An inspirational campaigner
Richard Sandbrook was one of the leading campaigners for sustainable development of his generation. A founder of Friends of the Earth UK, Richard joined the International Institute for Environment and Development, eventually becoming its Executive Director. He was closely involved in the drafting of Our Common Future, the 1987 Brundtland Report which led to the concept of sustainable development entering the global discourse.
A respected environmentalist
Although a behind-the-scenes man, Richard did more than anyone to convince people and organisations that ‘environmental stewardship and sustained livelihoods are, in all subsistence economies (and many more) the two sides of the same coin – you cannot have one without the other’. He devoted his life to bringing people and organisations together in order to put that understanding into practice, in the UK and internationally. In 1990 he was awarded an OBE for services to the environment.
A builder of bridges
Richard was the first to convene a global industry – pulp and paper – with scientists, government and NGOs in order to understand its impact and suggest ways it could improve its practice. Based on cross-sector partnership and dialogue, he created a model of engagement that he, and others, would continue to use to good effect, effectively breaking the mould of traditional oppositional campaigning. His warm personality, engaging but without guile, helped seal many an improbable deal, though some in the NGO world were askance at his collaborations with business.
A role model for future generations
Richard put great store by developing the next generation of campaigners and although his early death in 2005 deprived them of a mentor, the legacy of his achievement is an ongoing inspiration and guide to action.
Richard Sandbrook: key characteristics
Being able to see beyond the here and now to a bigger, better picture of the future.
Confidence communication and rhetoric
Having the confidence, skill and understanding to communicate effectively and persuasively.
Hard work and determination
Being hard-working, devoted and determined with energy and bloodymindedness.
Fun and a license to poke fun
Believing in the importance of fun and playfulness, being able to poke fun at yourself and also at others. (Sometimes laughing at yourself gives you a license to laugh at other things, that need laughing at.)
Passion compassion and a belief in the underdog
Having passion and harnessing it, having compassion and acting on it, and having a belief in the potential of the underdog, which often lies latent beneath the surface, but which, time after time, is shown to be worth believing in.
Divergent thinking and insight beyond the obvious
Being able to stand back and see the wood for the trees, being able to think laterally and creatively about challenges, hurdles, solutions and opportunities that are sometimes not the obvious ones.

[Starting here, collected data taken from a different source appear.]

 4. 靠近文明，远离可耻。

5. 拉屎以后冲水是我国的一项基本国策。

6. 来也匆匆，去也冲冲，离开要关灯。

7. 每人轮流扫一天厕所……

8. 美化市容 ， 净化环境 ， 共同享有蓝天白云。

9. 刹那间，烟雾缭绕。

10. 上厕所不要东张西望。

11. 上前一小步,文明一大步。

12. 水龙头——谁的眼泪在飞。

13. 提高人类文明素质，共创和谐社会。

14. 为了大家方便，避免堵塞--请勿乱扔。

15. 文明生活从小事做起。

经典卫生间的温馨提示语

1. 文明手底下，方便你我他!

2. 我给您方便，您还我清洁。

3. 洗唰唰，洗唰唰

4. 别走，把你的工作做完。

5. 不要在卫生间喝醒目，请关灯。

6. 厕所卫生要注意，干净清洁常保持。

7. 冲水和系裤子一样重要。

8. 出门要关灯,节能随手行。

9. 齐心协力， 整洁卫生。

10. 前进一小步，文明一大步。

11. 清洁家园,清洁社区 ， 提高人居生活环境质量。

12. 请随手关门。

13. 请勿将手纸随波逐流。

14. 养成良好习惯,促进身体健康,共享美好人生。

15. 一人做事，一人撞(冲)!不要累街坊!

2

Provocation and playing with off-limits territory
Being provocative and not afraid to ask difficult questions, including about things that others are reluctant or afraid of probing into.

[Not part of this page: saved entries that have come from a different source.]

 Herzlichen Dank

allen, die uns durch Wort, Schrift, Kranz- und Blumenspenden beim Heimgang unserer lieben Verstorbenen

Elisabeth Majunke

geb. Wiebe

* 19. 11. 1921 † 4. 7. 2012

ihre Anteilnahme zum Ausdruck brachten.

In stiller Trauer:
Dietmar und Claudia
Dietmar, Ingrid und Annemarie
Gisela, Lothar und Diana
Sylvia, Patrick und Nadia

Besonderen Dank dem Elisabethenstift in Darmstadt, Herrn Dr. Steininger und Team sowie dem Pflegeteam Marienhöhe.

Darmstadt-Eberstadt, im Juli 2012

Effecting change from within
Being a 'tempered radical' - seeking to change people, policies and practices not so much by fighting against them but working with them.

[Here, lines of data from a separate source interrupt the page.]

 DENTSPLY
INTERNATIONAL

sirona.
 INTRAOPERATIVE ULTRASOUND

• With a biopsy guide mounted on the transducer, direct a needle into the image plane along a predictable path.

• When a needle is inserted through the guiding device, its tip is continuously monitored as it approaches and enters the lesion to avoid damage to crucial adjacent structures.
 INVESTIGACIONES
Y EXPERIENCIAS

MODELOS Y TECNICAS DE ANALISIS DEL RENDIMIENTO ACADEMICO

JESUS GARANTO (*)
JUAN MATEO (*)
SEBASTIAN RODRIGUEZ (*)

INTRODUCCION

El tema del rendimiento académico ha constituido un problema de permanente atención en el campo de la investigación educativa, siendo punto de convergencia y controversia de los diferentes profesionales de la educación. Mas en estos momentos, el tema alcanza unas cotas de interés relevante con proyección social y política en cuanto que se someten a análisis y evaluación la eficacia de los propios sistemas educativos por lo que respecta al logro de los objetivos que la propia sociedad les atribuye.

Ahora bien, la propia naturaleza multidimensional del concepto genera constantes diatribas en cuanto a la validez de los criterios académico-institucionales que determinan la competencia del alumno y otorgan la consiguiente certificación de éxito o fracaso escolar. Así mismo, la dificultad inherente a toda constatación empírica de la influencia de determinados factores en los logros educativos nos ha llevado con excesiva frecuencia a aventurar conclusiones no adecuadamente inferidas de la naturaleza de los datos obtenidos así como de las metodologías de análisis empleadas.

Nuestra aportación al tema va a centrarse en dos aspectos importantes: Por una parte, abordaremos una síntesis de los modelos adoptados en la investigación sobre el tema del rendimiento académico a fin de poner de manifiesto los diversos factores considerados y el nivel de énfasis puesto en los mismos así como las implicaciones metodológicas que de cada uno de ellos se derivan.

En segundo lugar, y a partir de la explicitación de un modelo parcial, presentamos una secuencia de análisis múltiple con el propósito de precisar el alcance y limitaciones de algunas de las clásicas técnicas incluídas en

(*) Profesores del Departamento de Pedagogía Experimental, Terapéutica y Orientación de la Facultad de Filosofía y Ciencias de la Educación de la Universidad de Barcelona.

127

Forging unlikely alliances
Bringing people together in combinations, collaborations and partnerships that perhaps they, or other people, wouldn't have thought productive, so as to achieve particular results.
Knowledge understanding and empathy
Working with people and with experience, by taking the time to understand people and their experiences, and by establishing knowledge and understanding yourself.
Focus on process and learning - changing hearts and minds
Paying attention to processes and practices, and also to people's learning: looking to effect sustainable change by changing hearts and minds.